The International... Pet the Banker.
The International: 6 out of 10: The International has great timing. Not since The China Syndrome opened up 12 days before the Three Mile Island Accident, has a movie seemed so prescient (Or in The international’s case ripped from the headlines.)
A therein lies one of The International’s two main problems. It is ripped from the headlines. The problem is the headlines in question are from 1989. The movie is about The BCCI collapse. Unfortunately the script mimics the actual late eighties scandal a little to accurately for its own good.
There are clues that the script had been collecting dust for some time before the new bank crisis prompted it back in the mix. For example, one of the more famous BCCI clients was Samuel Doe, who was president of Liberia in the early eighties. Not exactly ripped from the headlines stuff, but the International doggedly creates a General Charles Motomba, played gamely by Lucian Msamati, who takes over Liberia with the banks help. Something that makes little sense in a year that starts with a two.

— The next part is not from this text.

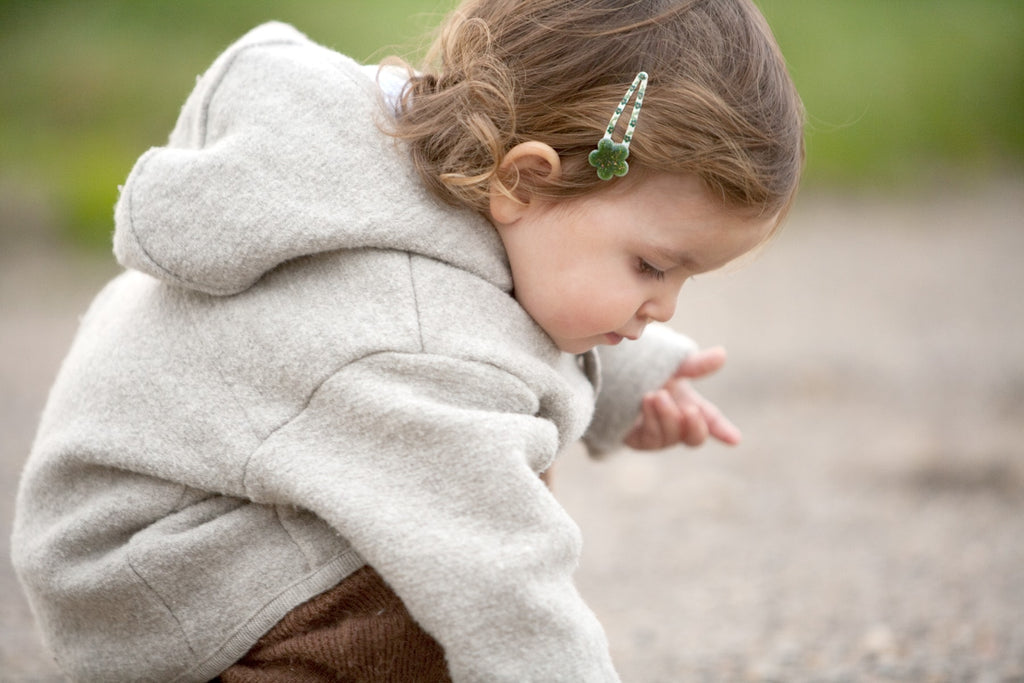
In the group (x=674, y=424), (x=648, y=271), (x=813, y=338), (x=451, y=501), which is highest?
(x=648, y=271)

In another, what decade is this again moment, the hit man uses a payphone after receiving what appears to be a beeper message. For those under 35, and not 30 Rock fans, let me explain what a beeper was. A beeper was a cell phone that did not make calls. It only received phone numbers. Then you, the recipient of a “beep”, would have to find a payphone and call the number to talk to someone.
Now a payphone was a phone that the public would use instead of their own separate cell phones. They were metal and had many germs. If you visit a public transport hub, you can sometimes still find “banks” of phones.
If it seems I am nitpicking, keep in mind the film itself lives in some uncanny valley between Michael Clayton and The Bourne Identity. Not nearly realistic enough for Clayton fans; and for the Bourne fans? Well there are about as many action set pieces as there are hours the film runs. (Read two) It is a surprisingly talky affair.
Speaking of talking, “Sometimes a man can meet his destiny on the road he took to avoid it.” Can someone explain that quote to me. Our rumpled protagonist says it at least twice and it makes no bloody sense either time.
In addition, speaking of not making sense… late in the film in Istanbul (not Constantinople) one bad guy says to the other let me show you a something few man have seen and proceeds to take him to the Basilica Cistern. You know that underground canal featured In From Russia with Love and maybe the third Indiana Jones film and is one of Turkey’s biggest tourist attractions. This makes about as much sense if he said it about the Statue of Liberty. (There is this statue; in the harbor, few men have seen my friend.)
Overall, the acting, direction and cinematography are decent. However the story is dated and the film is simply too stupid to be an intellectual thriller, and too slow for an action movie. It certainly is a passable, if mediocre, time waster overall.